It’s been an extraordinary couple of days in the saga of Pierre Poilievre, unleashed.
Ejected from the House of Commons on Tuesday, blue-skying about making laws without Charter of Rights protection on Monday, the Conservative leader is giving Canadians a good look at his somewhat flexible views about what constrains him.
Short answer: Not much. It’s certainly not the rule book of the Commons or even the rules of political civility. So why not the Constitution, too?
The word “extremism” was being thrown around Parliament Hill a lot on Tuesday, in what looked to be a contest between Justin Trudeau and Poilievre over who was more extreme.
One thing is clear. What’s happening in politics is extreme, or as Liberal House leader Steven MacKinnon said on Tuesday, certainly “not banal.” Moreover, it’s the nastiest antipathy we’ve ever seen on display between Liberals and Conservatives, and that’s saying something.
In January 2006, with imminent victory in his sights, then-Conservative leader Stephen Harper sought to reassure Canadians that his future government would be kept in check by the Liberal-leaning courts, public service and Senate.
Today, we might call Harper’s words the stuff of deep-state conspiracy. Poilievre, unleashed, merely calls Justin Trudeau a “wacko” — the word that got him ejected from the House, when he refused to withdraw it.
Poilievre doesn’t do apologies — he doubles down. Moreover, currently soaring in the polls, he clearly doesn’t feel he needs to offer any assurances about future checks on the power he sees within his grasp. Just the opposite, in fact.
In his Monday speech to the Canadian Police Association, Poilievre broadly hinted he was willing to use the Constitution’s opting-out provision to pass laws that go against the Charter of Rights and Freedoms.
“All of my proposals are constitutional,” he said. “We will make them constitutional, using whatever tools the Constitution allows me to use to make them constitutional. I think you know exactly what I mean.”
Then, in a somewhat Orwellian twist, the Conservative leader insisted this was more democratic.
“I will be the democratically elected prime minister, democratically accountable to the people, and they can then make the judgments themselves on whether they think my laws are constitutional.”
It’s been a while since I studied the Constitution in school, but I’m pretty sure that’s a classic example of what the books called “tyranny of the majority,” which leads to the rights of minorities getting trampled.
Also, speaking of tyranny, what’s with the “my laws” thing?
Poilievre and his team bristle when Trudeau and the Liberals link them to the rise of authoritarian populist leaders. Perhaps their leader should stop talking like one.
Also in the realm of tyranny — now that’s a phrase I never thought I’d be including in daily political coverage — it was the Conservatives accusing Liberals of being tyrants for Poilievre’s ouster from the Commons. Poilievre, typically and unapologetically, that he had been ejected for calling Trudeau’s drug policy “wacko.” That is incorrect. He was ejected for calling the prime minister a “wacko,” which is not parliamentary and possibly not even in the schoolyard-recess rule book.

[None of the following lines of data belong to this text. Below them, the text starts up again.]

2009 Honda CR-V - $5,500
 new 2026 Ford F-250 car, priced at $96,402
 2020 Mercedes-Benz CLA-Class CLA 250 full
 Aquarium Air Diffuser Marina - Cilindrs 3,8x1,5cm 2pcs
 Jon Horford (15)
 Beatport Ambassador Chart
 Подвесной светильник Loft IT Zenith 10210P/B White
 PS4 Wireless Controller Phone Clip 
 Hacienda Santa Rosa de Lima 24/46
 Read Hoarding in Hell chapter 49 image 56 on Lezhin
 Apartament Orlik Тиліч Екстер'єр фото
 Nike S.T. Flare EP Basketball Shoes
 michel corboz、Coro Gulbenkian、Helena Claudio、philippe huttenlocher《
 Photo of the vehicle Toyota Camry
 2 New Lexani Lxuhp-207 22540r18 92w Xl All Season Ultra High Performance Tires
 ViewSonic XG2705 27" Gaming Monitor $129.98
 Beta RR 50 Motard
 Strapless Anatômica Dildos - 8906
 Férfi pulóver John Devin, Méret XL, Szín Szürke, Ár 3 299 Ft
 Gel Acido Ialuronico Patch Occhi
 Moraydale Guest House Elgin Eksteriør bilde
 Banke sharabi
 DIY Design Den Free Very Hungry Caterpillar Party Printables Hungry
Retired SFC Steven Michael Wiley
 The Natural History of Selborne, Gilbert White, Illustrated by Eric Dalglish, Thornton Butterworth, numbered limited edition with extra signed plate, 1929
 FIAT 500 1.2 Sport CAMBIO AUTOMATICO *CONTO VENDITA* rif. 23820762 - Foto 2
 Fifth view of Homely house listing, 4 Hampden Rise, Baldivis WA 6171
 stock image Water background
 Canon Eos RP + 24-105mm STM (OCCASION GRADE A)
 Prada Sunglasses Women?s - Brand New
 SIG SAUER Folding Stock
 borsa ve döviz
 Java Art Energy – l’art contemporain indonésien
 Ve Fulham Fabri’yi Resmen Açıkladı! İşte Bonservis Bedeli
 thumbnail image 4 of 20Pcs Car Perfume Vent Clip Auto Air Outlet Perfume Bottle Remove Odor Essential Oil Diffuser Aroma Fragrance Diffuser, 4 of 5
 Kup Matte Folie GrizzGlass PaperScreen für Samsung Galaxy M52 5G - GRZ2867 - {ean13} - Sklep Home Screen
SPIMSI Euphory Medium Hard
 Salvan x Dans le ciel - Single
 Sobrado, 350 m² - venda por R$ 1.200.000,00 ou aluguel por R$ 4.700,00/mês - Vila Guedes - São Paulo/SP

Theoretically, Poilievre would have the power to use the notwithstanding clause, although the federal government has never used it. Provinces have — increasingly so in recent years — but it’s still risky, as Premier Doug Ford discovered when he tried to rein in the right to strike in Ontario.
Ford, unlike Poilievre, knows when to back down — in that case, with a striking teachers’ union. What would Poilievre do if there was public backlash to him using the notwithstanding clause in some future Conservative-led 91ԭ? I suspect we know and it doesn’t involve backing down.
Overconfidence is Poilievre’s kryptonite — it leads to bad judgment calls. Just last week, in a fit of spontaneous hubris, the Conservative leader decided to pull his car over in New Brunswick to mix and mingle with folks waving “F— Trudeau” flags and sporting a far-right symbol on their trailer. A good time was reportedly had by all.
There is so much that is troubling about these displays of his overconfidence. It’s become quite common to say that Poilievre’s Conservative party isn’t your father’s Conservative party. It’s not even Harper’s Conservative party. Harper would grumble or sulk about critical media; Poilievre bullies or mocks reporters in public. Like it or not, the media also act as guardrails of accountability in politics too, and we’re seeing what Poilievre makes of that.
What we’ve seen this week about Poilievre, the unleashed version, goes beyond bad behaviour and into what he thinks about the discipline of power. Once again, the answer is “not much.”
Poilievre believes voters will tell him what he should do when it comes to respecting the law and the Constitution. With more displays like this, they just might.